### Things to do
1 – In the post about local businesses in the Healthy Waterloo Region, where was the subject of the biography born?
2 – Continue the post about local businesses in the Healthy Waterloo Region from the point where it stops.

### Text segment

↓

Up Close and Personal with Local Businesses

Up Close and Personal with Local Businesses

I would like for you to get to know each of the amazing local businesses that are currently involved with the Healthy Waterloo Region.

Dear Readers,

In the next few posts, I would like for you to get to know each of the amazing local businesses that are currently involved with the Healthy Waterloo Region. Whether they provide an important service or whether they aim to inspire, uplift and motivate, they have a common goal -your wellbeing. Wouldn’t you like to know why they chose their current career paths? These talented and compassionate people are more than just a business. They have a story. Below is another in a series of biographies on each of these businesses. I’m a huge advocate for supporting our local businesses. Will you join me in supporting them too?

Warmest Regards,



I was born in London, England. Moved to Rhodesia as a young boy and went to school there. I had the opportunity to go to university. To my mother's horror and father's delight, I decided to join my father on the dairy farm he had purchased instead of returning to England when his original assignment ended.

↑

### Dataset content
↓

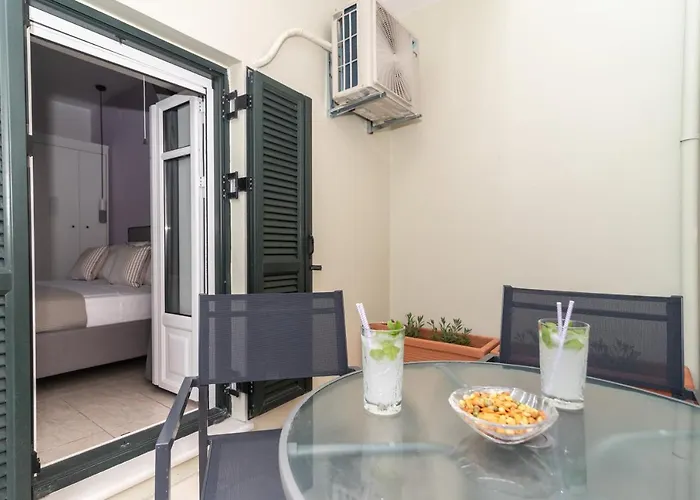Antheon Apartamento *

↑
↓

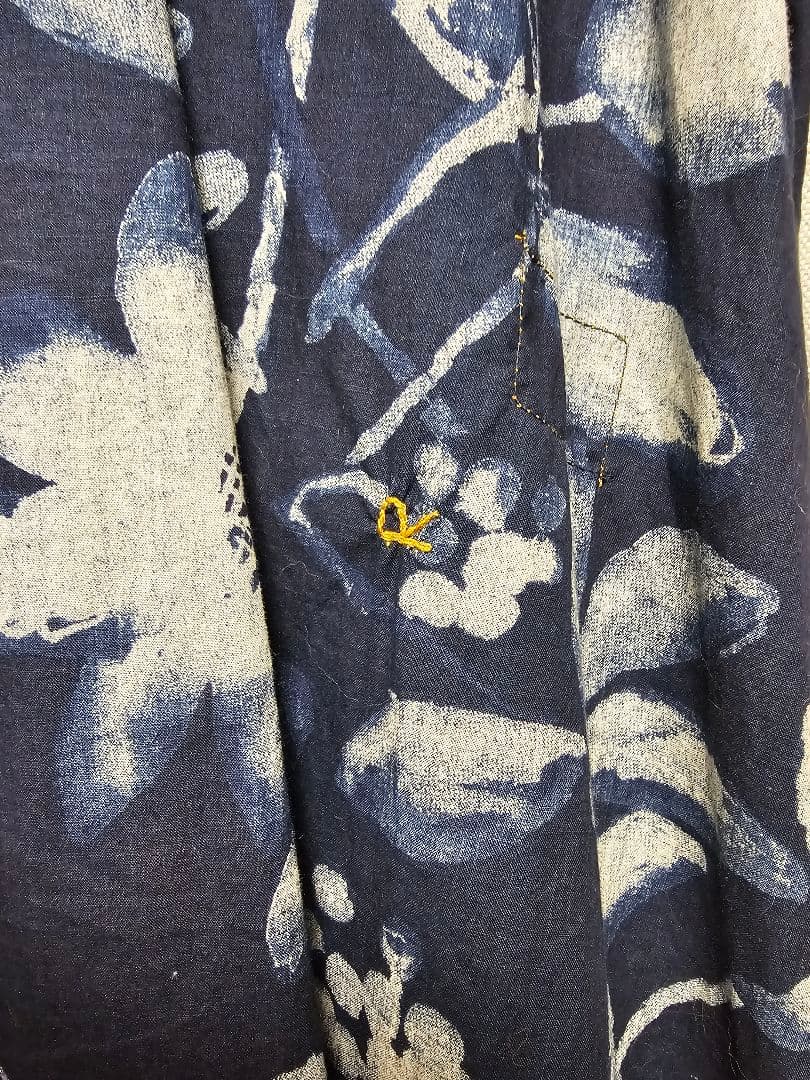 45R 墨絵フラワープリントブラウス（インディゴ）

↑

### List of answers
1 – London, England.

2 –
The farm was undercapitalised which added to the normal stresses of fathers and sons working together. I left and got my first job in sales. Rhodesia was fighting a terrorist war, I was required to do nine months military training and spend weeks at a time over the next ten years in the operational area as a part time soldier. During this time I got married and my two sons were born.

Moving to South Africa in 1978, I sold Life Assurance before getting a job with a large corporation. After 10 years, I was the marketing manager, had little prospect of further promotion and was frustrated with corporate politics. I left and started an export trading business and a small factory.

Life was good for 4 years until disaster struck. I lost my business, my marriage failed and because of the changes in South Africa had few prospects of employment and no capital to start a new business.

Zimbabwe, as Rhodesia had become, seemed stable and to offer better opportunities to start again. I moved back, became a consultant, started a new business, sold that and invested the proceeds into my new partner's late parents' farm.

We had 6 good years producing horticulture crops for export to Europe. Then three years intimidation during the brutal campaign to drive commercial farmers off our farms. Finally I was arrested, detained for three days and prevented from returning to my home.

We moved to Canada in 2004 with two suitcases and a horse saddle each, six cats and not much more. I helped farmers with irrigation and greenhouse production. Sue worked with horses. In 2010, I had a heart attack which forced me to give up my physically demanding farming work and start writing, speaking and using the Internet to develop my business.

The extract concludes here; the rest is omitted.